INSTRUCTIONS TO FOLLOW:
Omit all pictures and transcribe only the lines in the entries below that run from the line with "PROJECT NOTE" through the line with "Caliber design for easy filling liquid".

DATA PROVIDED:
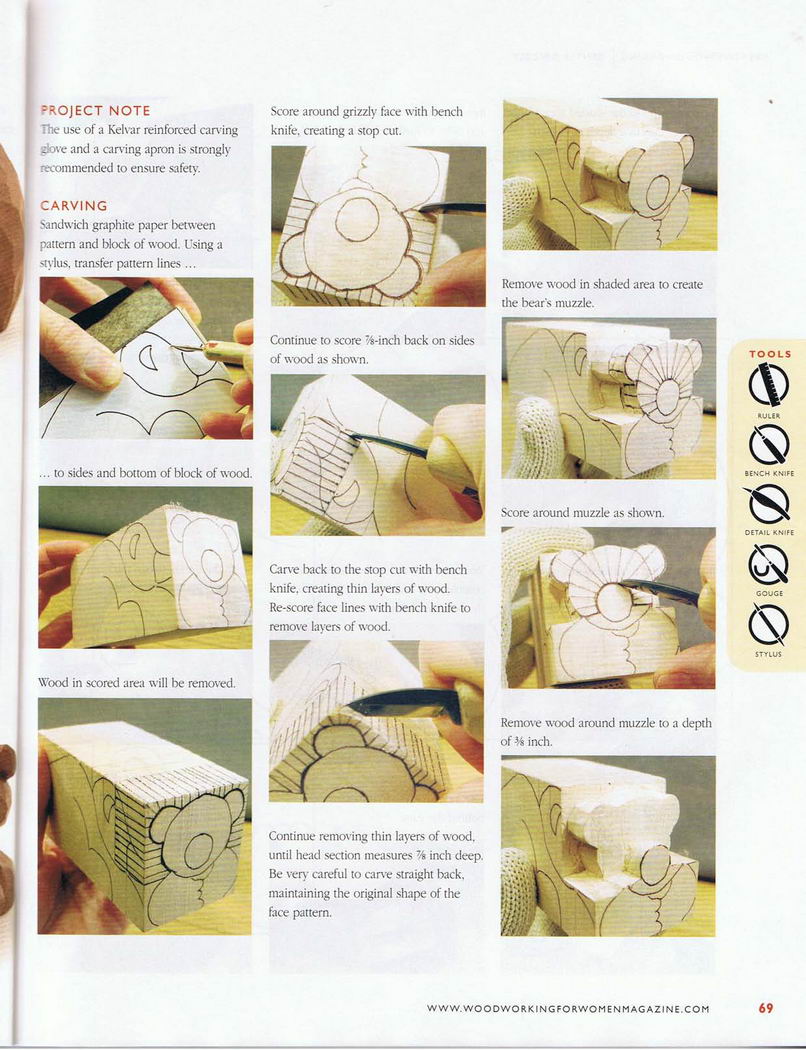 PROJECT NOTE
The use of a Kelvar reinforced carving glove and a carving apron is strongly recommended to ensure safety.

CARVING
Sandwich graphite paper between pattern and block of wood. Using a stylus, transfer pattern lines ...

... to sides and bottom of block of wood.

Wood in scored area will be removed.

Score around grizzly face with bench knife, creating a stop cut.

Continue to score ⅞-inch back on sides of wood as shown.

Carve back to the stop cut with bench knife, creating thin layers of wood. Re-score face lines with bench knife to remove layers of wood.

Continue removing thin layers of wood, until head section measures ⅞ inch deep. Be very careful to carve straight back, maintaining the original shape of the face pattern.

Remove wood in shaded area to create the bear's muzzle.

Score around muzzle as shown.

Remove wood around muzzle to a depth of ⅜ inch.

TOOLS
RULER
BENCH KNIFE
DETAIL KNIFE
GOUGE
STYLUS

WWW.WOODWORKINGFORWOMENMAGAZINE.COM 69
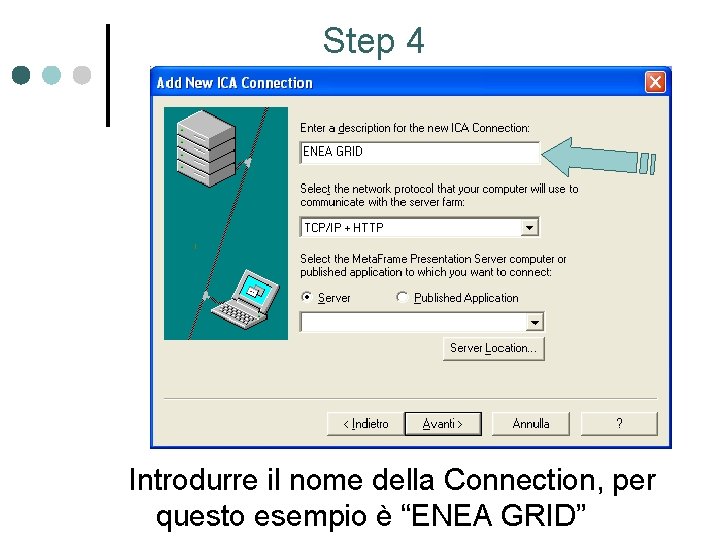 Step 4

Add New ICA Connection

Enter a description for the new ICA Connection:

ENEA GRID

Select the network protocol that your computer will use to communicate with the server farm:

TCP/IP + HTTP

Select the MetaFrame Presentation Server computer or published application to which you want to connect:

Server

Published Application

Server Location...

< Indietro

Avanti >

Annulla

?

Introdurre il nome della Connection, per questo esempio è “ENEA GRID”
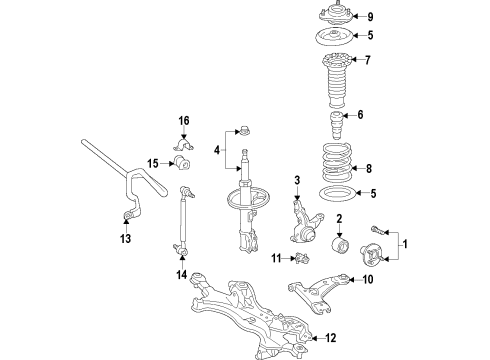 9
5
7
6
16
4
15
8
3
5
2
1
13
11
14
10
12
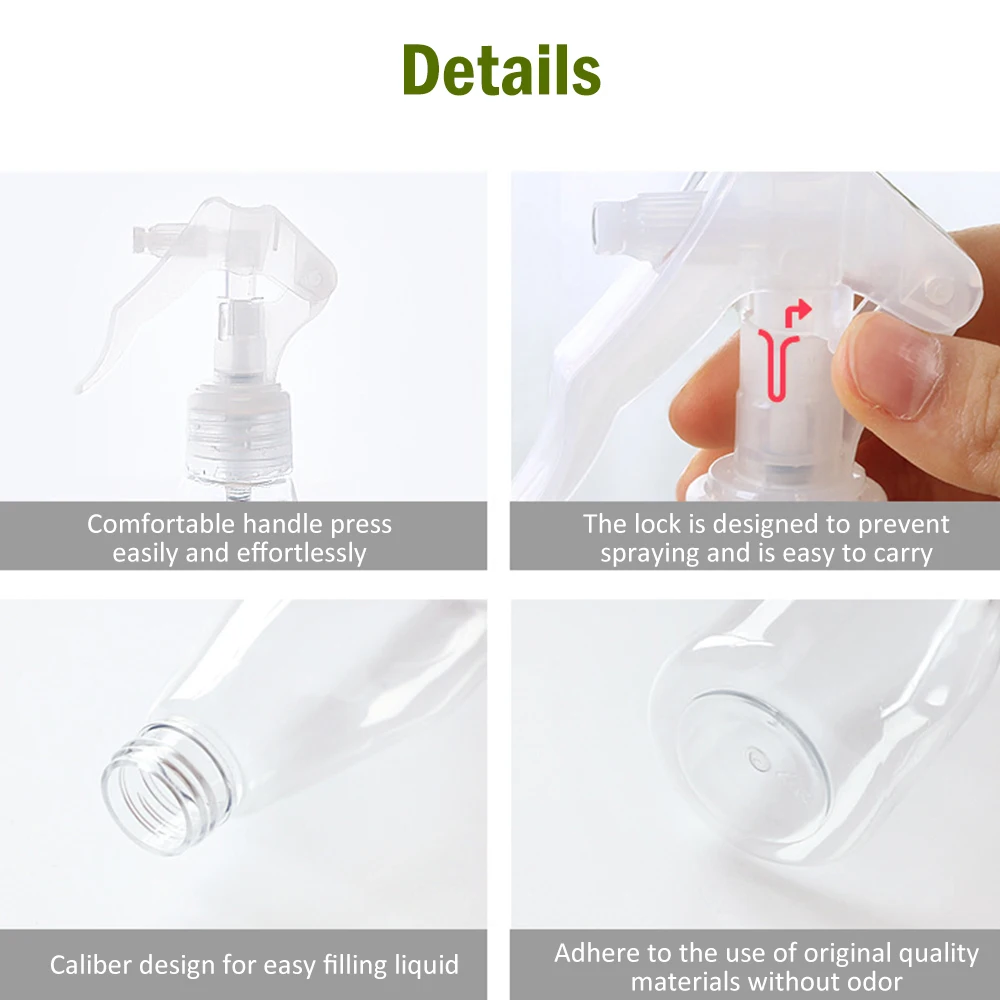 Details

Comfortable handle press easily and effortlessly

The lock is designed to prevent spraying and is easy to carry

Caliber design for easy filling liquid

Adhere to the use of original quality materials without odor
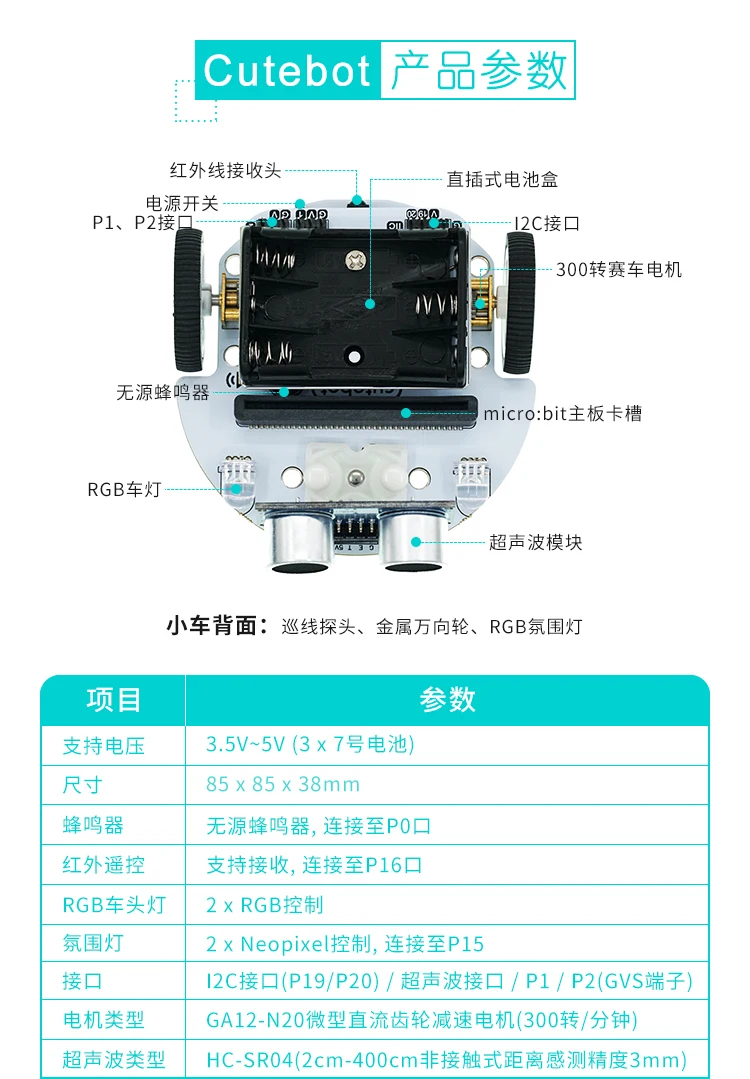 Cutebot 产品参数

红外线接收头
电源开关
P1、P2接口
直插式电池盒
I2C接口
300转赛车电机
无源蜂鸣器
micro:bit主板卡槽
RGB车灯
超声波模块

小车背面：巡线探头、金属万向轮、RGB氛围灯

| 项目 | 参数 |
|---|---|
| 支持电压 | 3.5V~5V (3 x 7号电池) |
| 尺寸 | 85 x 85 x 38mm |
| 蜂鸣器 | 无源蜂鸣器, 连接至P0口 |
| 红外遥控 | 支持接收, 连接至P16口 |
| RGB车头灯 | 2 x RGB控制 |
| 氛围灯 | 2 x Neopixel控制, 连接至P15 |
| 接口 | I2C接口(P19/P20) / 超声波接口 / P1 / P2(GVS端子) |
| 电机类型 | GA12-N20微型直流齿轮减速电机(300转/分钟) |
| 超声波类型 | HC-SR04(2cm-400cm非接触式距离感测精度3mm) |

...

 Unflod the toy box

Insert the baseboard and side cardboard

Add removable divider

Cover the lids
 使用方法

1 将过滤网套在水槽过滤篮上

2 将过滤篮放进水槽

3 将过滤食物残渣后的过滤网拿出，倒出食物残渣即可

--

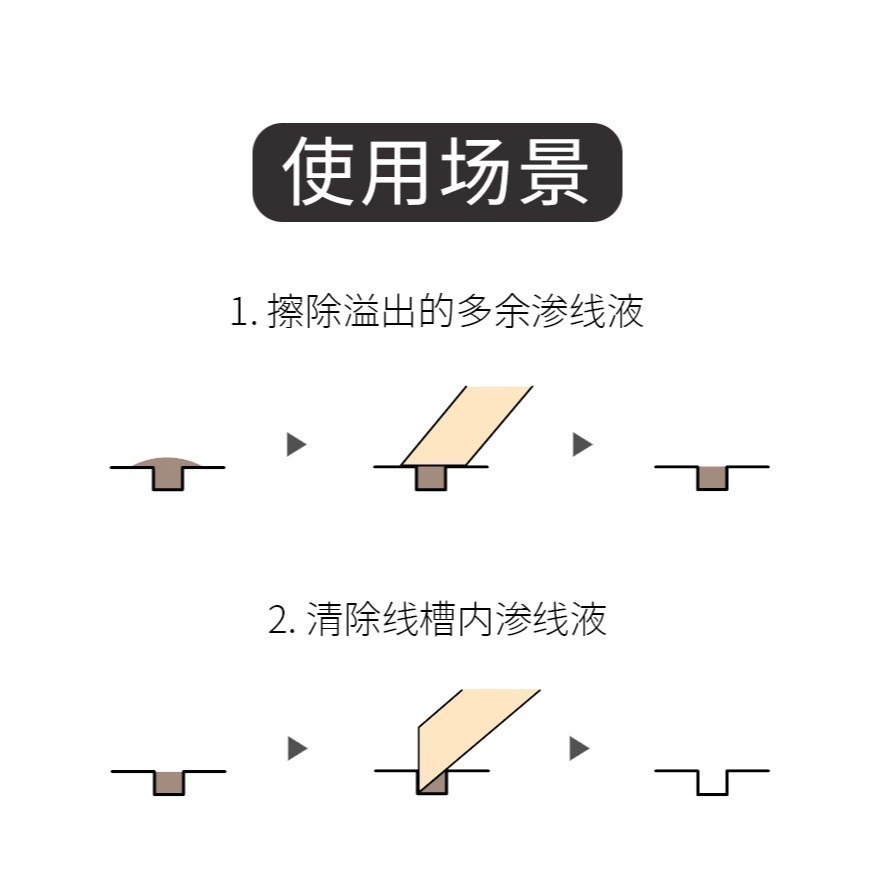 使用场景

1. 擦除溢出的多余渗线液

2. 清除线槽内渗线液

RESULT OF THIS EXERCISE:
 PROJECT NOTE
The use of a Kelvar reinforced carving glove and a carving apron is strongly recommended to ensure safety.

CARVING
Sandwich graphite paper between pattern and block of wood. Using a stylus, transfer pattern lines ...

... to sides and bottom of block of wood.

Wood in scored area will be removed.

Score around grizzly face with bench knife, creating a stop cut.

Continue to score ⅞-inch back on sides of wood as shown.

Carve back to the stop cut with bench knife, creating thin layers of wood. Re-score face lines with bench knife to remove layers of wood.

Continue removing thin layers of wood, until head section measures ⅞ inch deep. Be very careful to carve straight back, maintaining the original shape of the face pattern.

Remove wood in shaded area to create the bear's muzzle.

Score around muzzle as shown.

Remove wood around muzzle to a depth of ⅜ inch.

TOOLS
RULER
BENCH KNIFE
DETAIL KNIFE
GOUGE
STYLUS

WWW.WOODWORKINGFORWOMENMAGAZINE.COM 69
 Step 4

Add New ICA Connection

Enter a description for the new ICA Connection:

ENEA GRID

Select the network protocol that your computer will use to communicate with the server farm:

TCP/IP + HTTP

Select the MetaFrame Presentation Server computer or published application to which you want to connect:

Server

Published Application

Server Location...

< Indietro

Avanti >

Annulla

?

Introdurre il nome della Connection, per questo esempio è “ENEA GRID”
 9
5
7
6
16
4
15
8
3
5
2
1
13
11
14
10
12
 Details

Comfortable handle press easily and effortlessly

The lock is designed to prevent spraying and is easy to carry

Caliber design for easy filling liquid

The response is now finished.